In the real estate market, mortgage and title companies play key roles in creating and insuring home loans. Although these are companies that carry out very different functions, one could not operate without the other. Acquaint yourself with the work of mortgage and title companies before you wade into the home-loan market.

Home Loans and Mortgage Companies

A mortgage is a loan secured by real property such as a home. A mortgage company works in the business of creating these loans by screening applicants and obtaining the financing they need from banks and other financial institutions. The mortgage company runs a credit report on the prospective borrower; it also offers loans with interest rates and terms acceptable to the lender as well as the borrower. In return for these services it earns a fee or commission from the lender based on the value of the loan.

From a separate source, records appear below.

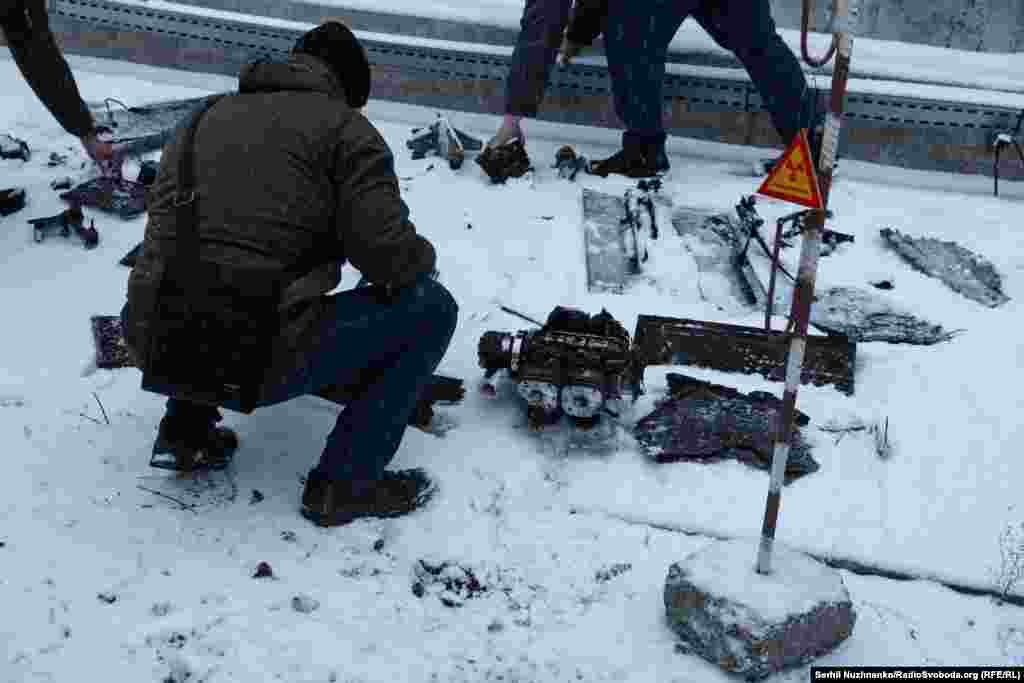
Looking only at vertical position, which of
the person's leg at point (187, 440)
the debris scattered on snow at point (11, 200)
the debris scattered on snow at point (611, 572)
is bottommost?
the debris scattered on snow at point (611, 572)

Mortgage companies serve a large market; for borrowers, they greatly simplify the process of securing a home loan. Because different banks have varying guidelines they impose on borrowers, the mortgage company facilitates the process by doing the needed screening and offering an appropriate range of home loans to the borrower. A borrower needs only to make a single application and deal with a single company instead of several banks, in order to secure the right loan. The mortgage company also serves lenders by finding customers that fit the lender's credit guidelines.

Title Company

A title insurance company insures the legal title to the property held by a homeowner. Employees of the title company carry out a title search that identifies the property's past ownership and discovers any outstanding tax issues, liens, court judgments or disputes concerning ownership of the land and buildings on the property. The title company certifies clear title and provides insurance to the lender as well as the buyer that the loan is free of any claims or encumbrances.

Title Risk

Title companies work for lenders and homeowners. Without the services of a title company, mortgage loans would be a much riskier proposition for both parties. If you buy a house without knowing about a claim or lien on the property, you risk taking on a large amount of debt as well as litigation over ownership, which may not go in your favor. In addition, the lender risks a default on the loan as well as the legal fees and costs incurred by any legal action over title, property taxes and other issues. Title insurance repays the lender for the full amount of the mortgage if the borrower loses title to the home; it indemnifies the homeowner for the market value of the property.